A Journey Through Fastbook (AJTFB) - Chapter 2: Doing Deep Learning

fastai
fastbook
The second in a weekly-ish series where I revisit the fast.ai book, "Deep Learning for Coders with fastai & PyTorch", and provide commentary on the bits that jumped out to me chapter by chapter. So without further adieu, let’s go!
Author

Wayde Gilliam

Published

November 16, 2020

import PIL

from fastai.data.all import *
from fastai.vision.all import *

Other posts in this series:

A Journey Through Fastbook (AJTFB) - Chapter 1
A Journey Through Fastbook (AJTFB) - Chapter 3
A Journey Through Fastbook (AJTFB) - Chapter 4
A Journey Through Fastbook (AJTFB) - Chapter 5
A Journey Through Fastbook (AJTFB) - Chapter 6a
A Journey Through Fastbook (AJTFB) - Chapter 6b
A Journey Through Fastbook (AJTFB) - Chapter 7
A Journey Through Fastbook (AJTFB) - Chapter 8
A Journey Through Fastbook (AJTFB) - Chapter 9

Starting Your Project

Things to think about when deciding on project feasibility

“When selecting a project, the most important consideration is data availability.” If you don’t have enough quality data … good luck :)

Tip

Consider that data augmentation can alleviate both the need for more manual labelling and also protect you from problems with out-of-domain data (e.g. when unexpected image types arise in the data when the model is being used in production) by synthetically creating more data likely to be seen that may not be in your dataset as is.

Note

“… iterate from end to end in your project; don’t spend months fine-tuning your model, or polishing the perfect GUI, or labeling the perfect dataset”

This is good advice for any software project …fail early and fail often. If you don’t, you’re likely to only uncover critical problems much later than you would have before, and even worse, you’re likely to not produce anything at all! In the world of deep learning there are a number of tools, that while helpful, can really get you so bogged down that you never deploy something usable (e.g., experiment tracking tools, hyperparameter optimization libraries, etc…).

Also, remember that getting something in production is a different task from winning a kaggle competition, where the later may require use of some of those aforementioned tools and the ensembling of dozens of models. For production, something better than human is often good enough to get out there and through refactoring, improve.

The Drivetrain Approach

Four Steps

Step 1: Define your objective(s)

It’s amazing how in my 20+ years as a developer, how rare it is that a customer is able to clearly define what they want! In my experience, more than not, it is the developers that end up defining the goals. Not having a clear objective is likely to waste time, energy, and money to produce something that won’t even see the light of day. You can’t gauge the completion or quality of any software project without clear objective(s).
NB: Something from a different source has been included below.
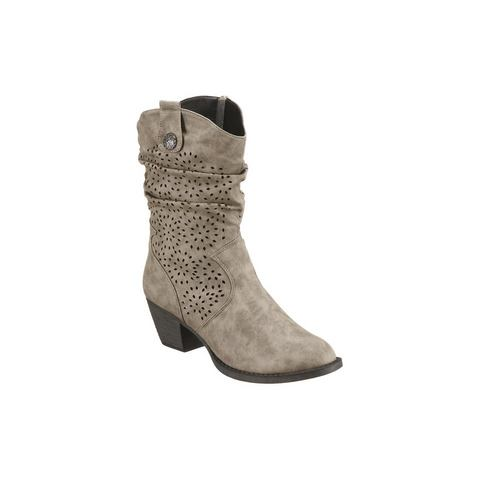 Dames schoen: CITY WALK Laarsjes met ritssluiting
Ex.1: Show most relevant search results.
Ex.2: Drive additional sales by recommending to customers items to purchase they otherwise wouldn’t

Step 2: What actions can you take to achieve those objective(s)?

What things can make your goals a reality. Pretty simple.

Ex.1: Ranking the search results will help show the most relevants ones first.
Ex.2: Ranking the recommendations will help.

Step 3: What data is needed to take those actions?

If you don’t have the data, you’ll need to get it … because the data pulls the levers which get you closer to your objective(s).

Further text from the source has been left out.